その力は、フォルセナ最強の騎士であるロキによる捨て身の相討ちで何とか倒せたほどの相手。そんな奴が相手なのだ。王女の懸念も無理はない。

だが、ここを突破せずして生き残れない。だからこそ立ち向かうのだ。

 

『クククッ…その小娘の言うとおりだ。我が前にしてたった一人で挑もうなどとは…片腹痛いわ!』

 

竜帝はその姿を変えていく。人であったその形は、見る間に肥大化していき、氷壁の迷宮の天井ほどまで届かんばかりの首を持った巨大なドラゴンへと姿を変えた。

 

『さぁ、その体を物言わぬ躯へと変え、我が手先へと変えてくれる!覚悟はいいか!小童!それとも、戦えぬ王女を守りながら、我を討ち果たせるか?』

 

「『任務を遂行する。』『王女を守る。』両方やらなくっちゃあならないのが、『騎士』のつらいところだな。

 

 

 

 

覚悟はいいか?私はできている

 

 

 

 

 

 

 

 

 

 

 

 

 

 

一方

 

漁町パロ

早朝にその港へと寄港した船から、一人の青年が町へと足を踏み入れる。

長い船旅だった。

吹き抜ける潮風が歓迎とばかりに、長く伸ばしたその茶髪を撫で上げていく。

 

「やれやれ、やっとこさローラント領かよ。」

 

船旅で凝り固まった身体をほぐしながら、青年…デュランは一人ごちる。

思えばこんな遠方まで一人で来たのは初めてだ。基本的に騎士団の任務はフォルセナ領内、若しくはその領界で収まっていたのだ。それがよもや船ではるか南東のローラントまで行くことになろうとは、予想だにしなかった。

 

「で、長い船旅の次は登山か…。気が滅入るな。」

 

パロの敷地から一歩出れば、遥か天を臨むローラント山岳地帯。目指すはその上部に位置するローラント城。そこに至るには山道である『天かける道』と言う、長い道程を経なければならない。正直、見上げるだけで嫌になりそうだ。

 

「っと!こんなとこで尻込みしてたら、いつまで経ってもアイツにゃ敵わねぇ!これも訓練だ!」

 

へたりかけていた心を奮い立たせるべく、デュランはパンパン!と甲高い音を立てて、両頬を数回叩く。鋭い痛みと共に、腑抜けていた心が抜けていくのを感じた。

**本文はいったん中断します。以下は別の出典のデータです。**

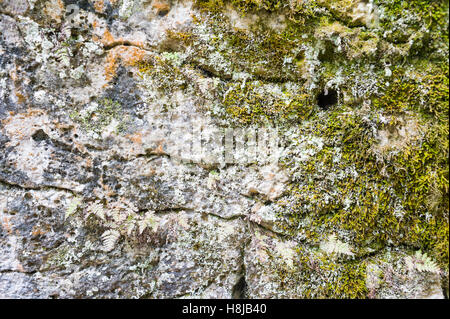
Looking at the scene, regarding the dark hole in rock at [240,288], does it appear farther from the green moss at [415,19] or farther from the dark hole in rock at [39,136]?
the green moss at [415,19]

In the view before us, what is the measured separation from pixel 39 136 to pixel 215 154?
164cm

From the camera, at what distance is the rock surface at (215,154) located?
8.61 ft

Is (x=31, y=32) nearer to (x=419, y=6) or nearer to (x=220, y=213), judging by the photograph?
(x=220, y=213)

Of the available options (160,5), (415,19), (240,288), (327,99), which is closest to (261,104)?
(327,99)

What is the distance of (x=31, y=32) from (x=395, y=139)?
3.45m

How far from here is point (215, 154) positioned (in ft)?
9.09

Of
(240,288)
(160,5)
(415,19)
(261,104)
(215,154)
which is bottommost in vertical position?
(240,288)

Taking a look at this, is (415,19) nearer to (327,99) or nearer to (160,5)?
(327,99)

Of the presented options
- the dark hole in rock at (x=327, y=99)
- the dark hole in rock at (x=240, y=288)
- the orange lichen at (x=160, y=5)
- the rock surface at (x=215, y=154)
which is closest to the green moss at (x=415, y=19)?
the rock surface at (x=215, y=154)

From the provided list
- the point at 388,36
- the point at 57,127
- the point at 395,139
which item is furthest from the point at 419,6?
the point at 57,127

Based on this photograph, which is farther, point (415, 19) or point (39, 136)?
point (39, 136)

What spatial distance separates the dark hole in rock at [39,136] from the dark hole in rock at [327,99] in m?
2.60

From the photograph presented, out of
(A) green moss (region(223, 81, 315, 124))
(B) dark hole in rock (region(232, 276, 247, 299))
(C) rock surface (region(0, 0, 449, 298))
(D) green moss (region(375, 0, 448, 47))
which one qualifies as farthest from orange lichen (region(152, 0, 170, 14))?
(B) dark hole in rock (region(232, 276, 247, 299))

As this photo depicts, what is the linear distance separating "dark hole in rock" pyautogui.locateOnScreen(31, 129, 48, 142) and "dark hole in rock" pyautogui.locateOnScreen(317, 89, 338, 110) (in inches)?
102
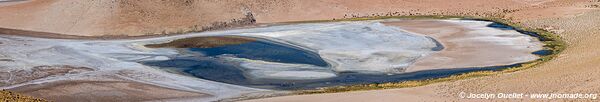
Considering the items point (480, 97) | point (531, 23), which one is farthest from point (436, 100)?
point (531, 23)

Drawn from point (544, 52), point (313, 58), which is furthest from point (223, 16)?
point (544, 52)

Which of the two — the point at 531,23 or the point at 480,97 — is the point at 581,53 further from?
the point at 531,23

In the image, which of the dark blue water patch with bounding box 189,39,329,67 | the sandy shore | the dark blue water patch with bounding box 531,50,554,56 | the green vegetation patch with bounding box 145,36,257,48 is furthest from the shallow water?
the green vegetation patch with bounding box 145,36,257,48

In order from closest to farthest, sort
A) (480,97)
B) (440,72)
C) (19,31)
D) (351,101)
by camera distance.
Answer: (480,97)
(351,101)
(440,72)
(19,31)

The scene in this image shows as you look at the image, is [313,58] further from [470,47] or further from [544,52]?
[544,52]

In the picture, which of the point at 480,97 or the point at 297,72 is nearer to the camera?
the point at 480,97

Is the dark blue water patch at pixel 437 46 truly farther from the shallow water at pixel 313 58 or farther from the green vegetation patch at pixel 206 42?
the green vegetation patch at pixel 206 42

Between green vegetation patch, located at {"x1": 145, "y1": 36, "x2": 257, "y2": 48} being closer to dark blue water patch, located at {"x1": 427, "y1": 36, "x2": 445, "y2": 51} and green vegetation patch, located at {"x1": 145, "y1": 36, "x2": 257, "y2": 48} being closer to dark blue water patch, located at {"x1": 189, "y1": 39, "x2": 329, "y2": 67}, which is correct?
dark blue water patch, located at {"x1": 189, "y1": 39, "x2": 329, "y2": 67}

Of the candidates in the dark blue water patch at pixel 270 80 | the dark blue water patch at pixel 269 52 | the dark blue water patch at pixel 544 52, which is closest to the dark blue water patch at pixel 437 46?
the dark blue water patch at pixel 544 52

一人での外国への任務。それは国王陛下からの信があればこそ。そして自分はそれに応えねばならないのだ。

 

「行くぜローラント!うぉぉぉおおおおおお!!!!」

 

天かける道の勾配に対し、まさかの全力疾走。

気合十分体力十分。

そして最初からの全力全開。

誰がどう見ても途中でバテる構図しか思い浮かばない、デュランの初任務。その文字通りの山場に足を踏み入れた。